* _WHAT YOU NEED TO DO_
Copy every line of the records below that contains the word "apart". Only matches with the same capitalization count.

+++ GIVEN RECORDS +++

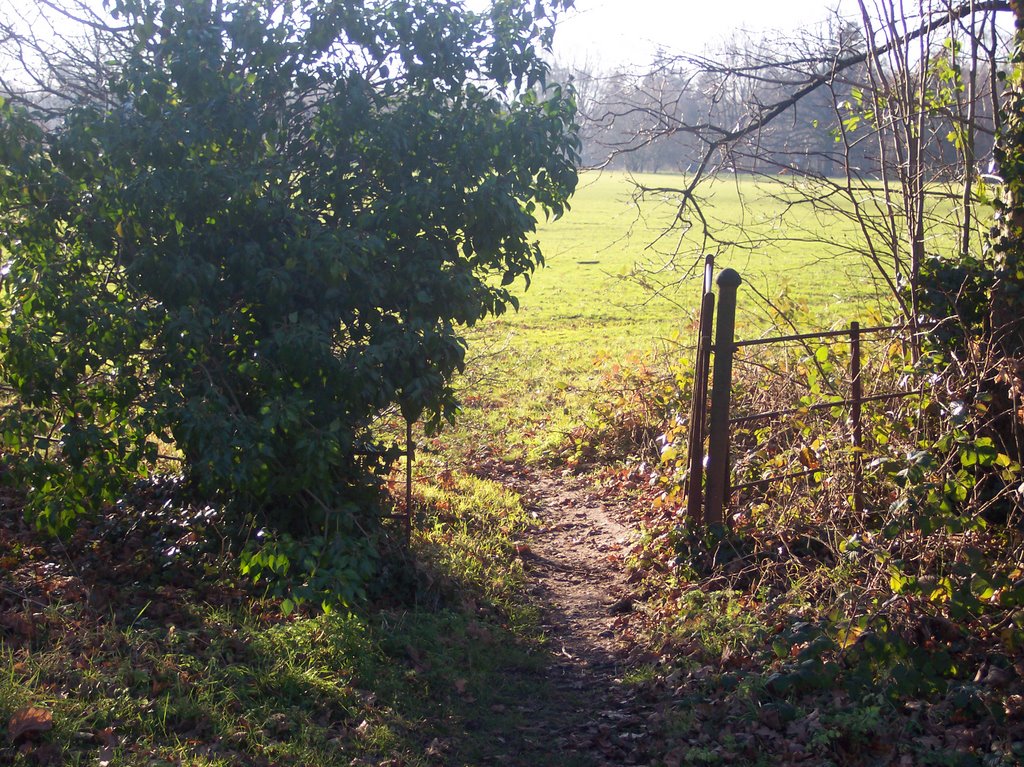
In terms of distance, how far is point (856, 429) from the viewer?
5.99 meters

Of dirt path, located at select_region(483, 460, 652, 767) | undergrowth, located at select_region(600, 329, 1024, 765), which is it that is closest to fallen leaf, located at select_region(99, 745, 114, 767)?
dirt path, located at select_region(483, 460, 652, 767)

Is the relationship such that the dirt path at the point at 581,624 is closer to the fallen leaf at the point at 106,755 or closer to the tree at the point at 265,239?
the tree at the point at 265,239

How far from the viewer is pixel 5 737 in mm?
3758

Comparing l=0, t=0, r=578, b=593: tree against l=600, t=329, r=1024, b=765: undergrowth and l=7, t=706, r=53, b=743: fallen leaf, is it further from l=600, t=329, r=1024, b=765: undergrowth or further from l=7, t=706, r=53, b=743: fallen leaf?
l=600, t=329, r=1024, b=765: undergrowth

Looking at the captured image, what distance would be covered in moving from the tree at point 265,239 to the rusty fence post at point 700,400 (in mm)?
1249

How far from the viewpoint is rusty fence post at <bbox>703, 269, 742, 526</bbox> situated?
6176mm

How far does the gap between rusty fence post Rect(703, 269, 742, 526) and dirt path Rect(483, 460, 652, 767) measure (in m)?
0.99

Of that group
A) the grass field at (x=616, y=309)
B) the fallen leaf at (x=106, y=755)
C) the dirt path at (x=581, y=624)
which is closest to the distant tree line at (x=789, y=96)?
the grass field at (x=616, y=309)

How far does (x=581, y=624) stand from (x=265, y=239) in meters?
3.28

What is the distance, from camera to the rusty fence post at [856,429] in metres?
5.88

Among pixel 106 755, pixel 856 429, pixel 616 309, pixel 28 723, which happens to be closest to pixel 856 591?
pixel 856 429

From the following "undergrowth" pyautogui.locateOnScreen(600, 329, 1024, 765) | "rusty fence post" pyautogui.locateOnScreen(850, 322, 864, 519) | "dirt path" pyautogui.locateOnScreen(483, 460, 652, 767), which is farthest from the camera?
"rusty fence post" pyautogui.locateOnScreen(850, 322, 864, 519)

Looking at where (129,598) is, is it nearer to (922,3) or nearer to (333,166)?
(333,166)

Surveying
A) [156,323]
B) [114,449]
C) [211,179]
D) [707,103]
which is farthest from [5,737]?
[707,103]
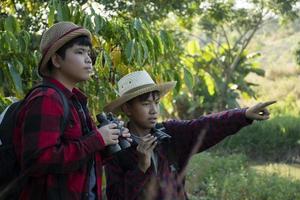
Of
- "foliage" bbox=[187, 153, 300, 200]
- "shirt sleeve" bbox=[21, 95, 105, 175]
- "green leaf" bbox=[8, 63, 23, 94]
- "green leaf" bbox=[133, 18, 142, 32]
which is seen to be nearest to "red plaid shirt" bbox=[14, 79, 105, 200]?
"shirt sleeve" bbox=[21, 95, 105, 175]

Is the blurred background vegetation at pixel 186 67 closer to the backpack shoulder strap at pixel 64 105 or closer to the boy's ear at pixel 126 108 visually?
the boy's ear at pixel 126 108

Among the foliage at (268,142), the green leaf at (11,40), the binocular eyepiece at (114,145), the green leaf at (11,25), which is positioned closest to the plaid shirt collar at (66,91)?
the binocular eyepiece at (114,145)

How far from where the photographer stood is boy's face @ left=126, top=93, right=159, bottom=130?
2.68 meters

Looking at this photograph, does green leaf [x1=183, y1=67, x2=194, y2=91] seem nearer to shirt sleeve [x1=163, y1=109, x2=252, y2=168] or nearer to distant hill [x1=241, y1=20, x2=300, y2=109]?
shirt sleeve [x1=163, y1=109, x2=252, y2=168]

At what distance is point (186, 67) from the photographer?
4.00 meters

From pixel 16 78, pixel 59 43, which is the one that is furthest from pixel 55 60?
pixel 16 78

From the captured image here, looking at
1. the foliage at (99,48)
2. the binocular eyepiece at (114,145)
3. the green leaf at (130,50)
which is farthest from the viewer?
the green leaf at (130,50)

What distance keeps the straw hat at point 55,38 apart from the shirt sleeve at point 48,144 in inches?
9.3

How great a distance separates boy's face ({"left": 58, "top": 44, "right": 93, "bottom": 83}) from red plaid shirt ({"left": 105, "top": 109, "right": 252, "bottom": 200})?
47cm

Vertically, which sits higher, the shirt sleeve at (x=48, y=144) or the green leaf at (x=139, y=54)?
the green leaf at (x=139, y=54)

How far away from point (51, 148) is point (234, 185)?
4987 millimetres

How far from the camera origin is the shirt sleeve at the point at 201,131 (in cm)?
262

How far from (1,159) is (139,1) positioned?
4772 mm

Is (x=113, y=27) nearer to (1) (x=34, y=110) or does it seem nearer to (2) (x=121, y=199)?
(2) (x=121, y=199)
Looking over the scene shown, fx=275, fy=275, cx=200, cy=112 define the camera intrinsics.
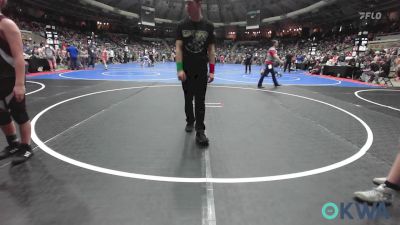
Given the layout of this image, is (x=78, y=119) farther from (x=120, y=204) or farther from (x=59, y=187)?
(x=120, y=204)

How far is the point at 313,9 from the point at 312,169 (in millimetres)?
42532

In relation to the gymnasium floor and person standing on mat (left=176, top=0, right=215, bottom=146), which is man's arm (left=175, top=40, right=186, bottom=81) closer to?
person standing on mat (left=176, top=0, right=215, bottom=146)

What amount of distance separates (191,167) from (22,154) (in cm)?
213

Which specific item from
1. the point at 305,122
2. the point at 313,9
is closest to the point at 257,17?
the point at 313,9

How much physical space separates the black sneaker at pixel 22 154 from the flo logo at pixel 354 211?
3400 millimetres

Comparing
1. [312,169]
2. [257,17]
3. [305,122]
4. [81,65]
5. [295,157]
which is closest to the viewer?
[312,169]

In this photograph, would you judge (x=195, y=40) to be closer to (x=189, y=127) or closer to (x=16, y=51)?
(x=189, y=127)

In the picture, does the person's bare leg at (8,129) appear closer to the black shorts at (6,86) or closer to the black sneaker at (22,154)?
the black sneaker at (22,154)

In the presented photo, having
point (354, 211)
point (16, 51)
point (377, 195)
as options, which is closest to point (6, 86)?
point (16, 51)

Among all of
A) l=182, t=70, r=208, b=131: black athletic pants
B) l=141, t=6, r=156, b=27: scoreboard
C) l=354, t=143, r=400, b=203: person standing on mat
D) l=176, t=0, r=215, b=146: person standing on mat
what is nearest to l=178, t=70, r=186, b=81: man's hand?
l=176, t=0, r=215, b=146: person standing on mat

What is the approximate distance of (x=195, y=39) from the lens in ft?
13.4

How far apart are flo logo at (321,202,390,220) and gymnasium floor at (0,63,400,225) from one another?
4 centimetres

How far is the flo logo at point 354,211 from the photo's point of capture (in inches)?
93.0

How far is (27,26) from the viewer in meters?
30.9
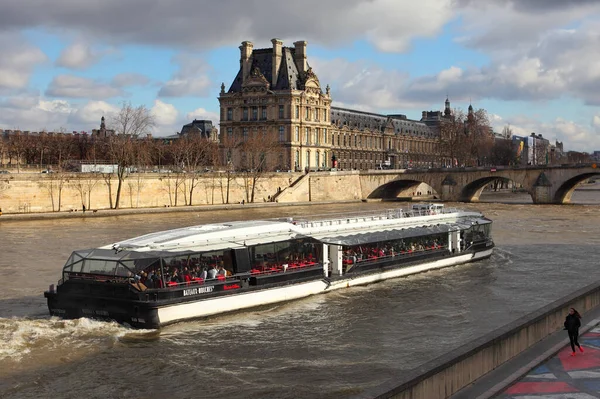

+++

* _RESULT OF THE TASK_
What distance keeps the straw hat at point 55,38 apart from the shirt sleeve at point 48,144 in inches?
How far apart are flo logo at (321,202,390,220) and gymnasium floor at (0,63,400,225) from one another?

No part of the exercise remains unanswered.